Sherman R M, Waddell J P
Clin Orthop Relat Res. 1986 Jun(207):55-63.
In a retrospective analysis of 149 patients with metastatic spinal tumors, the postoperative outcome was compared in patients who had posterior decompressive laminectomies alone (PL) and patients who had supplemental posterior stabilization at the time of laminectomy (PLS). The object of the analysis was to define the indications for stabilization. Posterior stabilization relieved pain, improved sphincter function, and encouraged ambulatory status. The use of adjunctive radiotherapy preceding laminectomy did not significantly improve the patient's postoperative course. Sex, age, initial symptom, length of time from onset of initial neurologic symptom to the time of laminectomy, the presence or duration of pain or sensory loss, the number of vertebrae involved with tumor, and the presence of widespread metastatic disease did not seem to influence the results of the surgical treatment.
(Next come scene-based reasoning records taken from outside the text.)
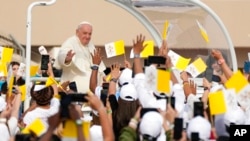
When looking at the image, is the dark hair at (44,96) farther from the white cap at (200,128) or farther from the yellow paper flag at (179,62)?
the white cap at (200,128)

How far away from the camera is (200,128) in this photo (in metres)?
4.96

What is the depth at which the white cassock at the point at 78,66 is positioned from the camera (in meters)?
9.09

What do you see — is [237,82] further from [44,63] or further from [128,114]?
[44,63]

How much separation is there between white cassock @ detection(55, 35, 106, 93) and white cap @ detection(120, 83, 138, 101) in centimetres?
296

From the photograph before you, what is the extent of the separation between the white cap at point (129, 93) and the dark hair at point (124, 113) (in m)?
0.04

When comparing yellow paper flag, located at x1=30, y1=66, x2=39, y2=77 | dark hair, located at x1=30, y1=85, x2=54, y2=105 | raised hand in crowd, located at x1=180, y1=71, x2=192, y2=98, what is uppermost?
yellow paper flag, located at x1=30, y1=66, x2=39, y2=77

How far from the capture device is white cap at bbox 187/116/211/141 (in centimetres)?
495

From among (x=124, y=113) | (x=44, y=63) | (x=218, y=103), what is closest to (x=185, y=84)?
(x=124, y=113)

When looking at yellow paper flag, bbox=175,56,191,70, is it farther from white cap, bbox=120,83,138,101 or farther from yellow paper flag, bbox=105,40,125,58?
white cap, bbox=120,83,138,101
The presence of significant motor dysfunction, which was rapidly progressive before surgery, or profound sphincteric dysfunction prior to decompressive laminectomy was more frequent in patients who had unsatisfactory results. Decompressive laminectomy with stabilization should be considered in patients: with progressive neurologic symptoms, who are ambulatory, but whose pain increases despite radiotherapy, and who are ambulatory and were receiving radiotherapy for pain relief but who display neurologic dysfunction. For patients with established paraplegia and sphincter dysfunction, decompressive laminectomy and posterior stabilization are adjunctive measures of pain control.
在一项对149例转移性脊柱肿瘤患者的回顾性分析中,对比了单纯接受后路减压椎板切除术(PL)的患者与在椎板切除术时同时接受后路稳定术(PLS)的患者的术后结果。该分析的目的是确定稳定术的适应证。后路稳定术可缓解疼痛、改善括约肌功能并促进患者行走状态。在椎板切除术前行辅助放疗并不能显著改善患者的术后病程。性别、年龄、初始症状、从最初神经症状出现到椎板切除术的时间长度、疼痛或感觉丧失的存在或持续时间、受累椎体数量以及广泛转移性疾病的存在似乎均不影响手术治疗结果。术前存在明显且进展迅速的运动功能障碍或在减压椎板切除术之前存在严重括约肌功能障碍的患者,手术效果不满意的情况更为常见。对于以下患者应考虑行减压椎板切除术并进行稳定术:有进行性神经症状、能够行走但尽管接受放疗疼痛仍加重的患者,以及能够行走且因疼痛接受放疗但出现神经功能障碍的患者。对于已发生截瘫和括约肌功能障碍的患者,减压椎板切除术和后路稳定术是控制疼痛的辅助措施。